Re(f) and Im(f) of an Analytic Function f are Harmonic Functions

# The Real and Imaginary Parts of an Analytic Function are Harmonic Functions

Recall from the Harmonic Functions page that if $A \subseteq \mathbb{R}^2$ is open, $u : A \to \mathbb{R}$, and the unmixed second partial derivatives of $u$ exist then the Laplacian of $u$ is defined as:

(1)\begin{align} \quad \Delta (u) = \frac{\partial^2 u}{\partial x^2} + \frac{\partial^2 u}{\partial y^2} \end{align}

Moreover, we said that $u$ is harmonic on $A$ if the Laplacian $\Delta (u)$ equals to $0$ on all of $A$.

We will now look at a remarkable theorem which says that if $f = u + iv$ is analytic on $A$ then both $u$ and $v$ must be harmonic on $A$.

Theorem 1: Let $A \subseteq \mathbb{C}$ be open and let $f : A \to \mathbb{C}$ where $f = u + iv$. If $f$ is analytic on $A$ then $u$ and $v$ are harmonic on $A$. |

**Proof:**Suppose that $f$ is analytic on $A$. Then by the Cauchy-Riemann theorem we have that $f$ (amongst other things) satisfies the Cauchy-Riemann equations on all of $A$, i.e.:

\begin{align} \quad \frac{\partial u}{\partial x} = \frac{\partial v}{\partial y} \quad (1) \end{align}

(3)
\begin{align} \quad \frac{\partial u}{\partial y} = -\frac{\partial v}{\partial x} \quad (2) \end{align}

- We differentiate $(1)$ above with respect to $x$ to get:

\begin{align} \quad \frac{\partial^2 u}{\partial x^2} = \frac{\partial^2 v}{\partial x \partial y} \end{align}

- We differentiate the $(2)$ above with respect to $y$ to get:

\begin{align} \quad \frac{\partial^2 u}{\partial y^2} = -\frac{\partial^2 v}{\partial y \partial x} \end{align}

- The second order mixed partial derivatives of $u$ are equal because they are continuous (Clairaut's Theorem), and so we have that:

\begin{align} \quad \frac{\partial^2 u}{\partial x^2} = - \frac{\partial^2 u}{\partial y^2} \end{align}

- Therefore $\displaystyle{\Delta (u) = \frac{\partial^2 u}{\partial x^2} + \frac{\partial^2 u}{\partial y^2} = 0}$ on all of $A$, so $u$ is harmonic on $A$.
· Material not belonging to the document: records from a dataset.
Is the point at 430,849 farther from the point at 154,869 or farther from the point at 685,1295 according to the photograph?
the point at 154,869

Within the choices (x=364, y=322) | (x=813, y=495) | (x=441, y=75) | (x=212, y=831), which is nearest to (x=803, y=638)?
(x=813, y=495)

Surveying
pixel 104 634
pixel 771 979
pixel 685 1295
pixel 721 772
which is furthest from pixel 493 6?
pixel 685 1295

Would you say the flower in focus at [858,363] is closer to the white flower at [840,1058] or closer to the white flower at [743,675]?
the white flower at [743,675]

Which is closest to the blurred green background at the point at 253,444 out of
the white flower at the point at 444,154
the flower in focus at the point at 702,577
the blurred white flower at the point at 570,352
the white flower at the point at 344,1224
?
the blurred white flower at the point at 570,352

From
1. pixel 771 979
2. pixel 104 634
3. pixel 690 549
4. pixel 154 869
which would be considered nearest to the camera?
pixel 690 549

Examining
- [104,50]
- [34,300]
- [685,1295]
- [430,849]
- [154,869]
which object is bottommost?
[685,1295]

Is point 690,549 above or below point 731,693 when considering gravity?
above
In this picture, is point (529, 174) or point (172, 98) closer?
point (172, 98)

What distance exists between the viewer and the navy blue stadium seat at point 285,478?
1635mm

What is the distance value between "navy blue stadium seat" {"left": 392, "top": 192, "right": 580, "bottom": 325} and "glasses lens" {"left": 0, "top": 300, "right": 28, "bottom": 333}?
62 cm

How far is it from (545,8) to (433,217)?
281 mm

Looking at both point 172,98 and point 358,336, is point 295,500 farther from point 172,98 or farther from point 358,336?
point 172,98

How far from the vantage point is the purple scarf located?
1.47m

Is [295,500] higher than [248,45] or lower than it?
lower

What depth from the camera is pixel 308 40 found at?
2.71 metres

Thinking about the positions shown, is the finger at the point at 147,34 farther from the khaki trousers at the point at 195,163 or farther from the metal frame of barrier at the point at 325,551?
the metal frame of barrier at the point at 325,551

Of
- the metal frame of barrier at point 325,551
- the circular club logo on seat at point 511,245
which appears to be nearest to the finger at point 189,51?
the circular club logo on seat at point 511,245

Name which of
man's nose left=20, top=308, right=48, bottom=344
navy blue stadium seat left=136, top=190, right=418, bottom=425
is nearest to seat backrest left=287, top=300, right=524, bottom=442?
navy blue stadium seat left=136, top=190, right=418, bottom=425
- Similarly, we differentiate $(1)$ above with respect to $y$ to get:

\begin{align} \quad \frac{\partial^2 u}{\partial y \partial x} = \frac{\partial^2 v}{\partial y^2} \end{align}

- And we differentiate $(2)$ above with respect to $x$ to get:

\begin{align} \quad \frac{\partial ^2 u}{\partial x \partial y} = -\frac{\partial^2 v}{\partial x^2} \end{align}

- Once again, the second order mixed partial derivatives of $v$ are equal since they are continuous and so we have that:

\begin{align} \quad \frac{\partial^2 v}{\partial x^2} = -\frac{\partial^2 v}{\partial y^2} \end{align}

- Therefore $\displaystyle{\Delta (v) = \frac{\partial^2 v}{\partial x^2} + \frac{\partial^2 v}{\partial y^2} = 0}$ on all of $A$, so $v$ is also harmonic on $A$. $\blacksquare$